The acoustic sensor 162 may be connected to a power source and/or other signal processing electronics 166 via a rotational coupling (e.g., mercury slip ring) through circuitry 168.

In some embodiments, in situ acoustic monitoring system 160 is a passive acoustic monitoring system. In this case, the signal is monitored by the acoustic sensor 162 without generating a signal from the acoustic signal generator (or the acoustic signal generator may be omitted from the system entirely). The passive acoustic signal monitored by the acoustic sensor 162 may be in the range of 50kHz to 1MHz, such as 200kHz to 400kHz, or 200kHz to 1 MHz. For example, to monitor the polishing of an interlayer dielectric (ILD) in Shallow Trench Isolation (STI), a frequency range of 225kHz to 350kHz may be monitored.

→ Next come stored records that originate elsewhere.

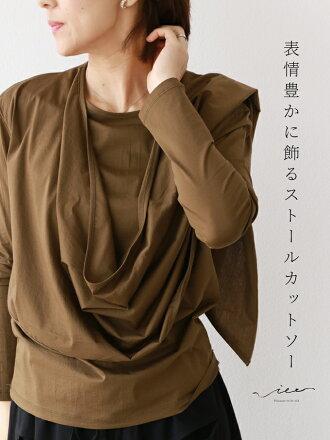 【再入荷♪♪2月1日20時より】(オリーブ)「Vieo」表情豊かに飾るストールカットソーゆったりレディースVieoヴィオきれいめシンプル大人上品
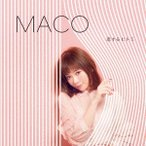 MACO 恋するヒトミ [CD+DVD]<初回限定盤> 12cmCD Single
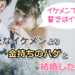 八成的女性寧願跟有錢禿子結婚?日本單身女子問卷調查的結果好吃驚|Cue日本 ~讓你的生活變得更有意義~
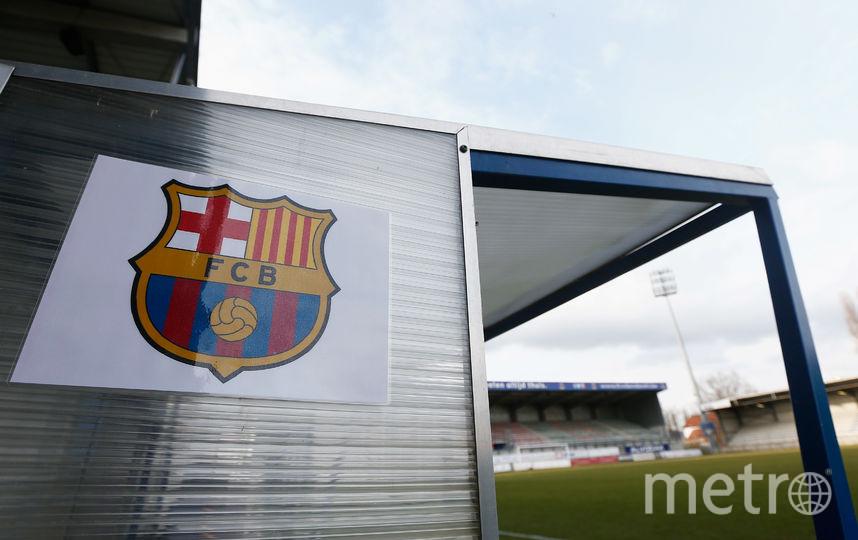 """""""Барселона"""" не будет работать во вторник. Фото Getty"""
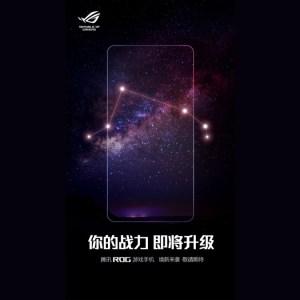 L'Asus ROG Phone 4 pourrait arriver bientôt avec un chargeur de 65 W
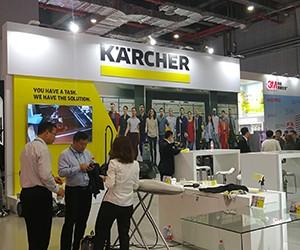 进博会:德国百年清洁品牌卡赫来袭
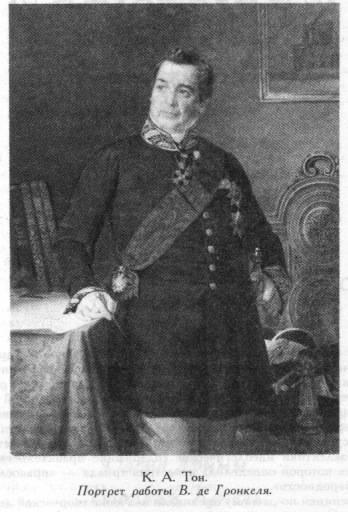 Константин константиновский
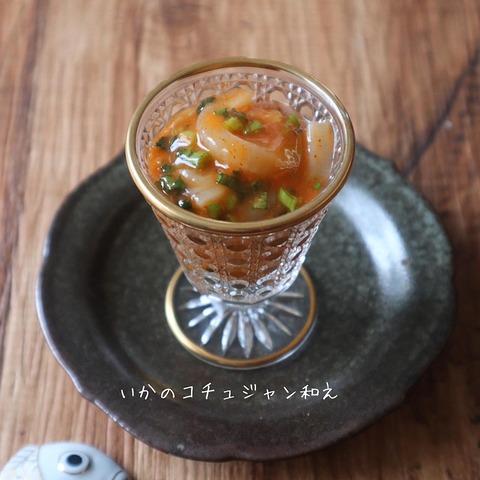 簡単♡イカの塩辛を使った韓国風おつまみ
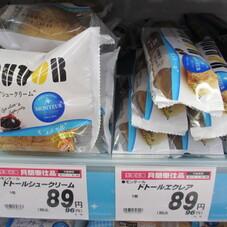 ドトール シュークリーム/エクレア 89円(税抜)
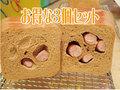 低糖質ふすまパン☆ソーセージ 3本セット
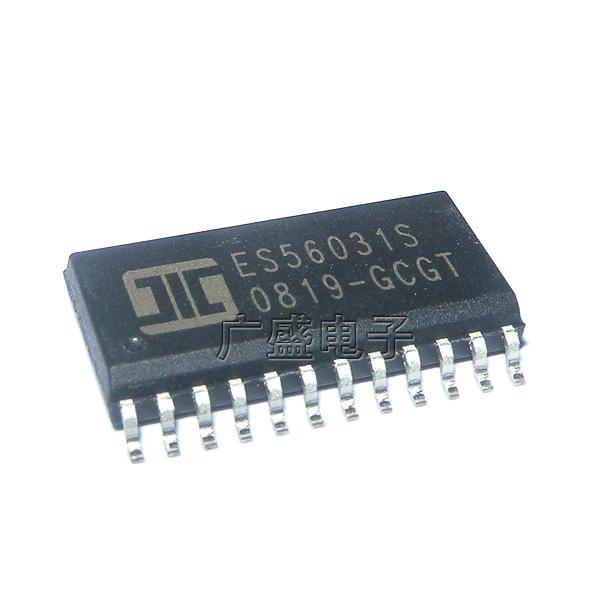 集成电路 es56031s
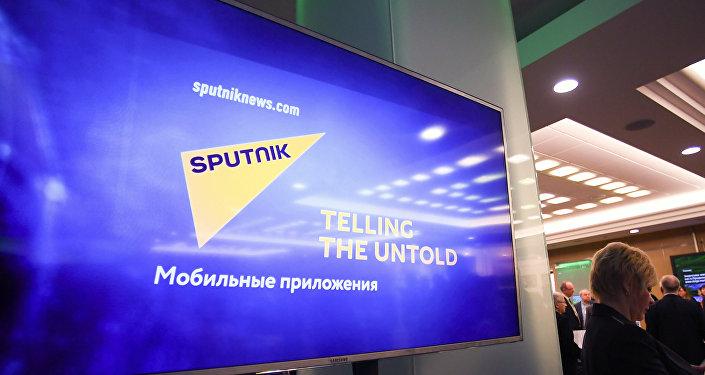 وكالة سبوتنيك حاضرة في معرض الطاقة آتوم إكو-2017 في موسكو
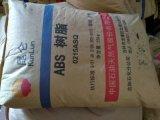 ABS 吉林石化0215A(SQ) 電子電器塑膠原料高光澤ABS
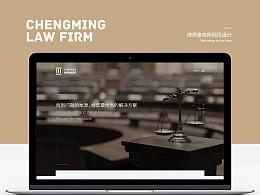 律师事务所网页设计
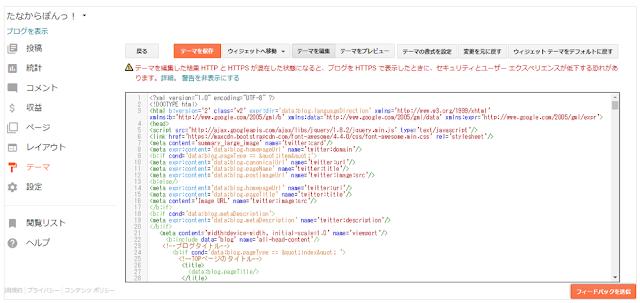 Bloggerカスタマイズ_HTMLの編集その2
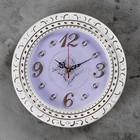 Часы настенные, круглые, лепнина с золотым узором, белые, d=29 см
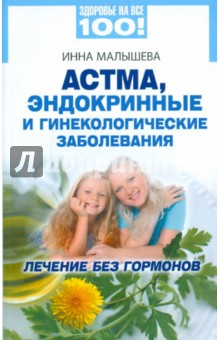 Астма, эндокринные и гинекологические заболевания: лечение без гормонов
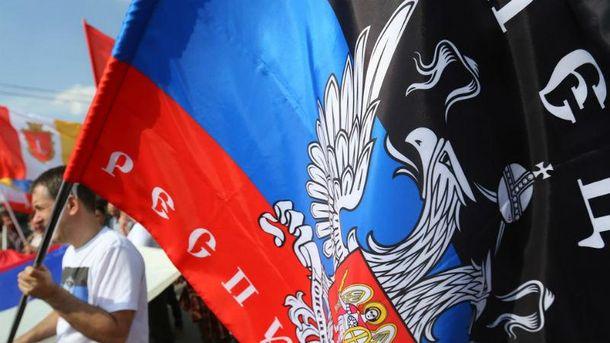Бойовик добровільно здався українським силовикам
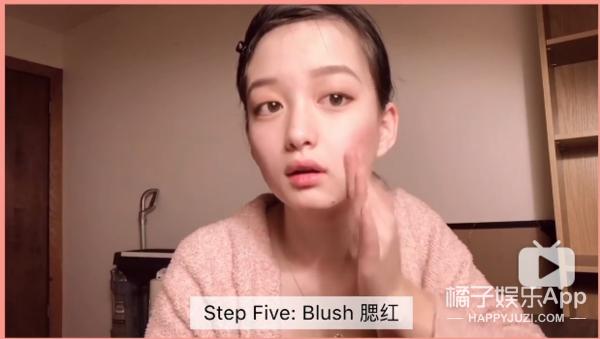 她的脸是迪丽热巴+Angelababy吗?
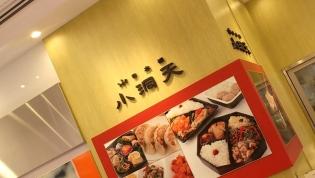上野駅エキュート上野、小洞天 トンポーロー東披肉丼3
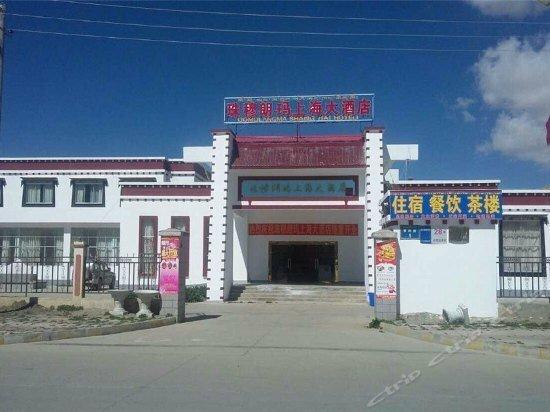 Qomolangma Shang Hai Hotel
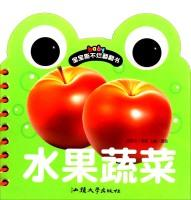 Fruits and vegetables baby tear is not bad looking through books(Chinese Edition): BEN SHE.YI MING
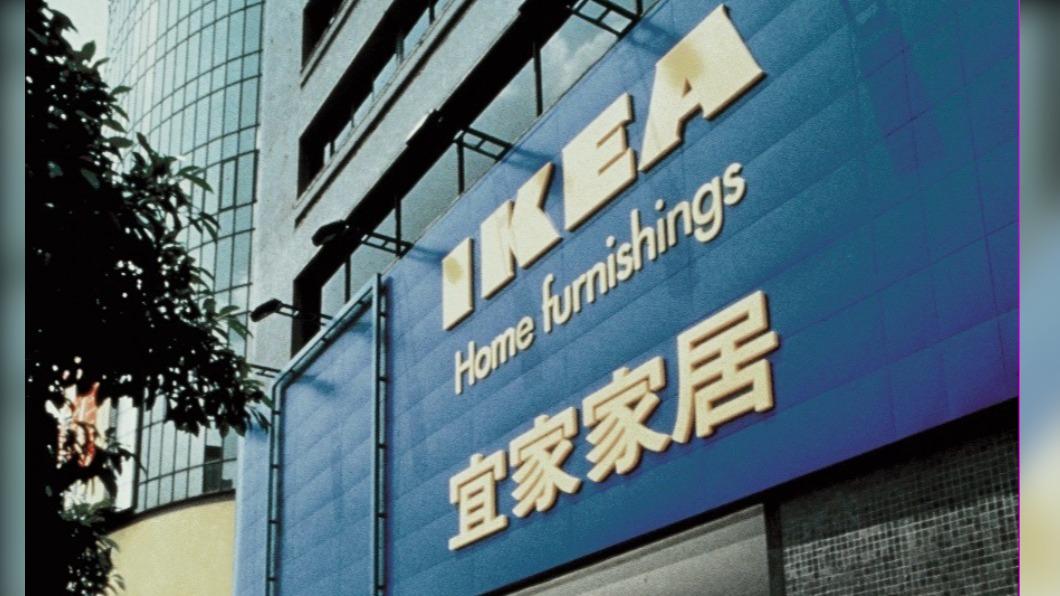 IKEA敦北店將熄燈。(圖/翻攝自IKEA敦北店臉書) IKEA敦北店下月熄燈祭「清倉優惠」 忠實顧客不捨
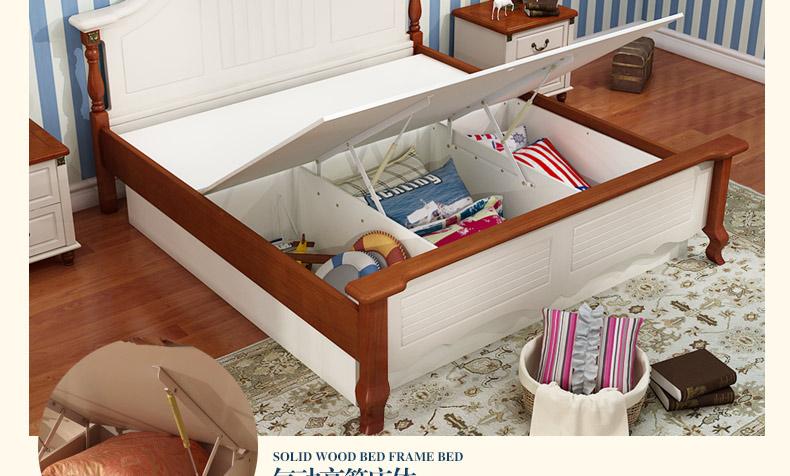 优漫佳 实木床双人床 美式床儿童床地中海家具 仿古蓝图片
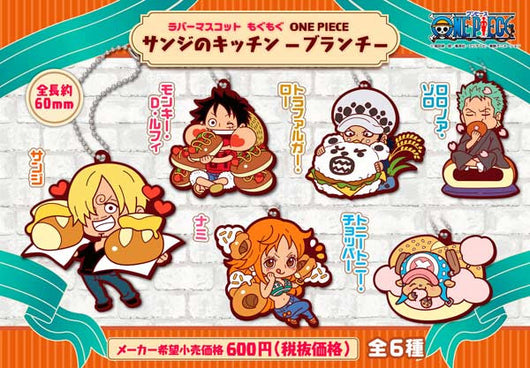 Rubber Mascot Mogumogu One Piece Sanji's Kitchen -Brunch-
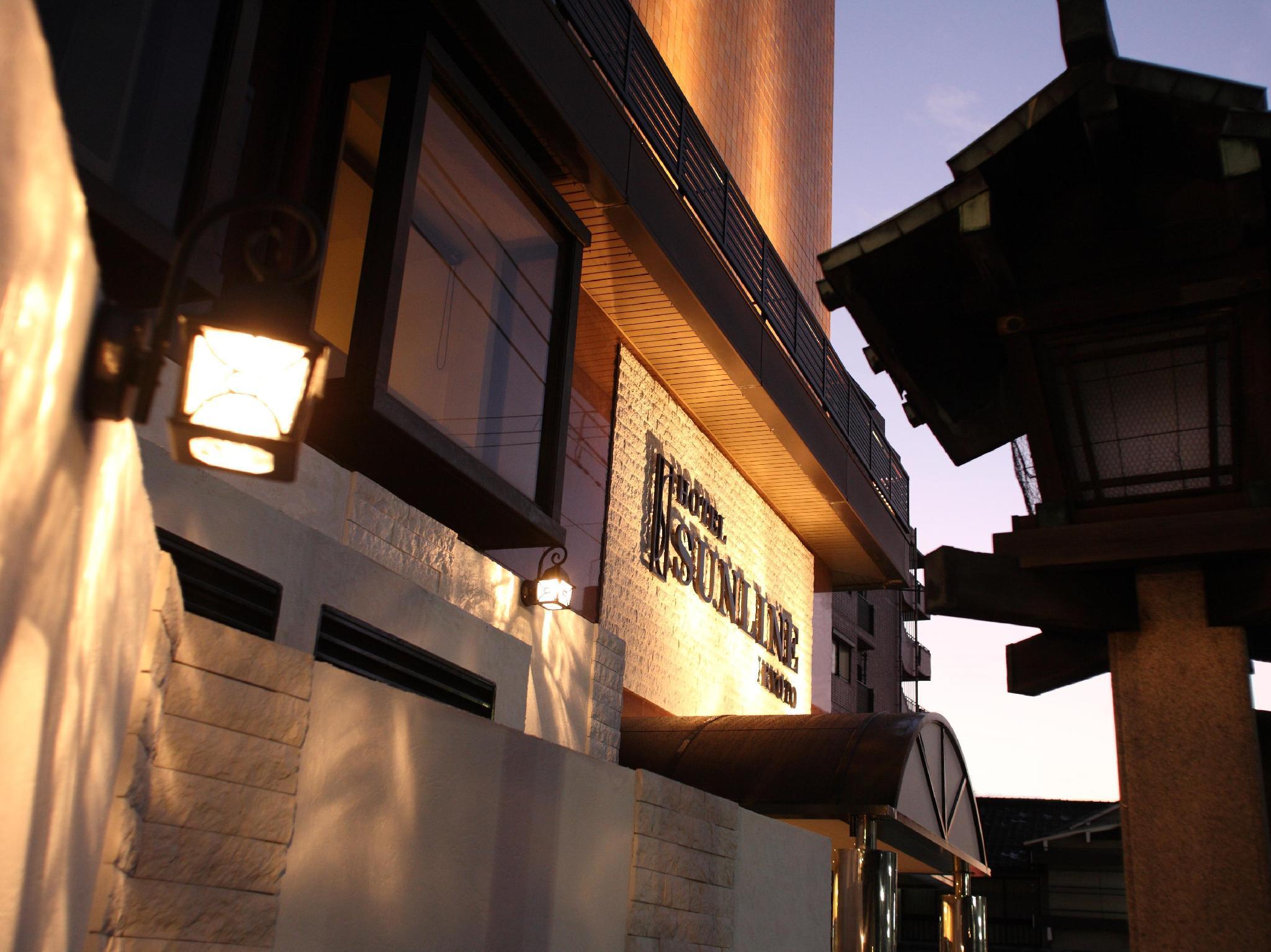 โรงแรม ซันไลน์ เกียวโต กีออง ชิโจ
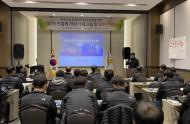 2019 진흥원 하반기 워크숍 및 비전선포식 개최
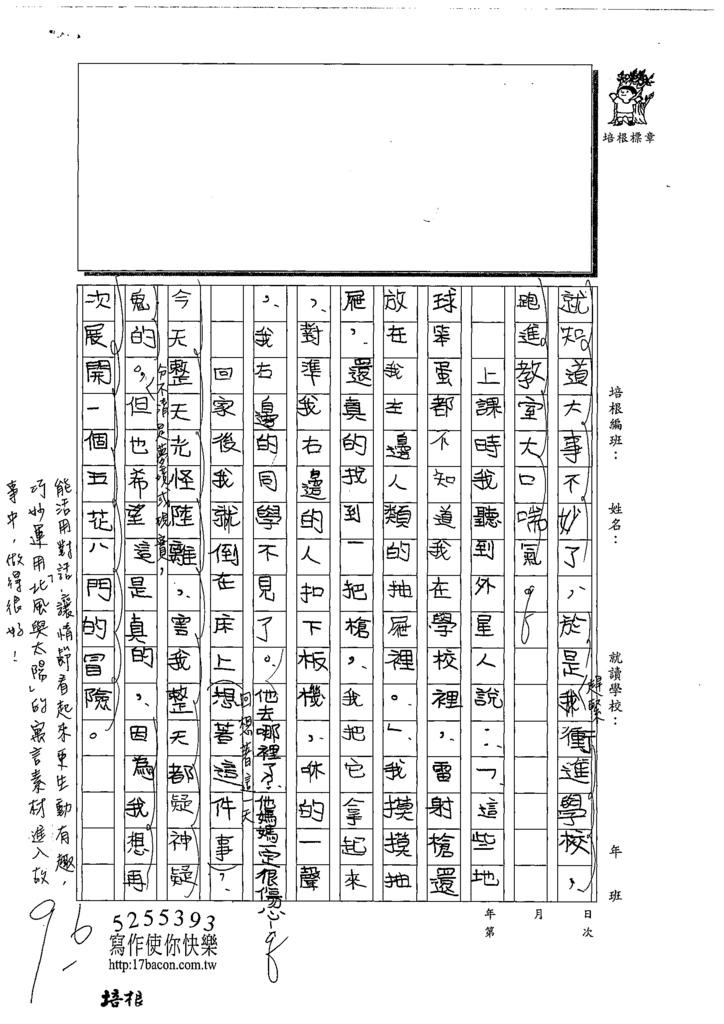 108W4303張敦雲 (2).tif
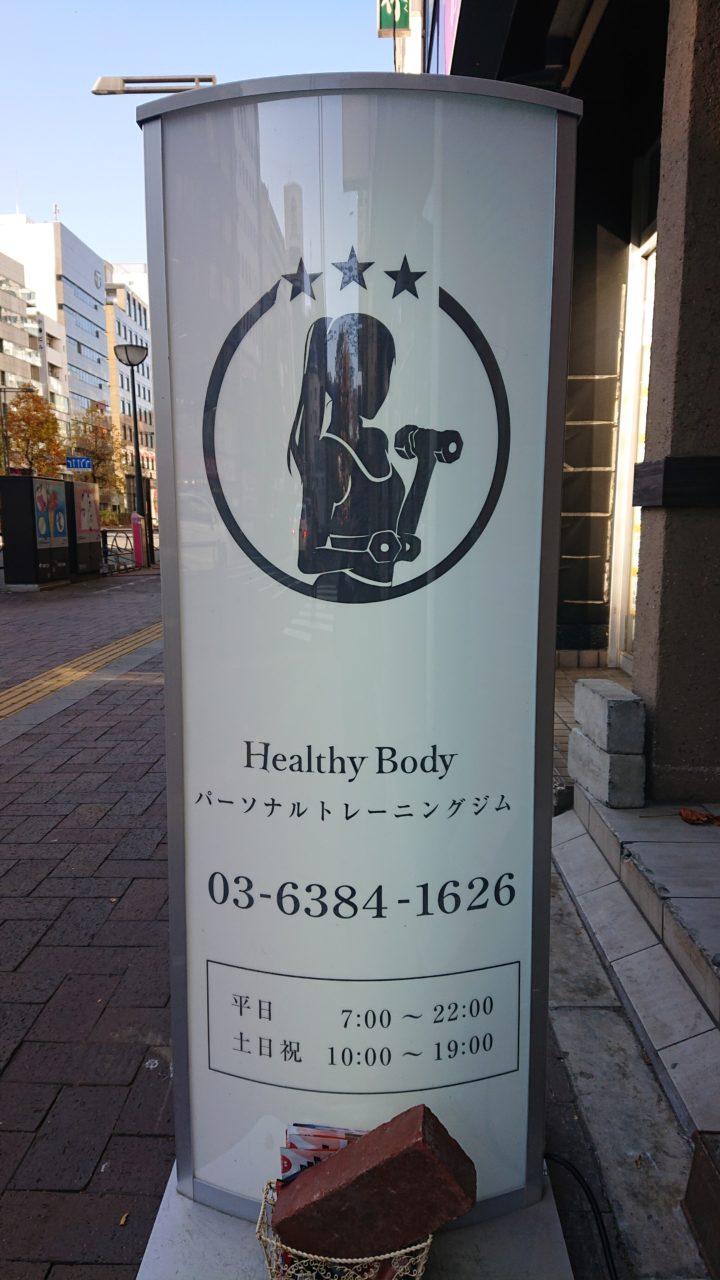 HealthyBody看板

The signal from sensor 162 may be amplified by a built-in internal amplifier. In some implementations, the amplification gain is between 40dB and 60dB (e.g., 50 dB). The signal from the acoustic sensor 162 may then be further amplified and filtered (if desired) and digitized via an a/D port to a high-speed data collection pad, for example in electronics 166. The data from the acoustic sensor 162 may be recorded in a similar range as the generator 163 or in a different (e.g., higher) range (e.g., from 1Mhz to 10Mhz, such as 1-3MHz or 6-8 Mz). In embodiments in which acoustic sensor 162 is a passive acoustic sensor, a frequency range from 100kHz to 2MHz, such as 500kHz to 1MHz (e.g., 750 kHz), may be monitored.

If the acoustic sensor 162 is positioned in the platform 120, the acoustic sensor 162 may be located at the center of the platform 120, for example, at the axis of rotation 125, at the edge of the platform 120, or at the midpoint (e.g., 5 inches from the axis of rotation for a 20 inch diameter platform).

Referring now to FIG. 2A, further details of the acoustic monitoring system 160 are shown. The acoustic sensor 162 may be retained within a recess 169 in the top surface of the housing 163. The housing 163 may facilitate proper positioning of the sensor 162. The housing 163 is composed of a rigid, durable material sufficient to protect the acoustic sensor 162 from damage. However, in some embodiments, for example, as shown in fig. 2C and 2D, a housing is not necessary, for example, the sensor 162 may simply fit between and be secured by the sidewalls of the recess 169. Various embodiments described as using a housing may omit the housing.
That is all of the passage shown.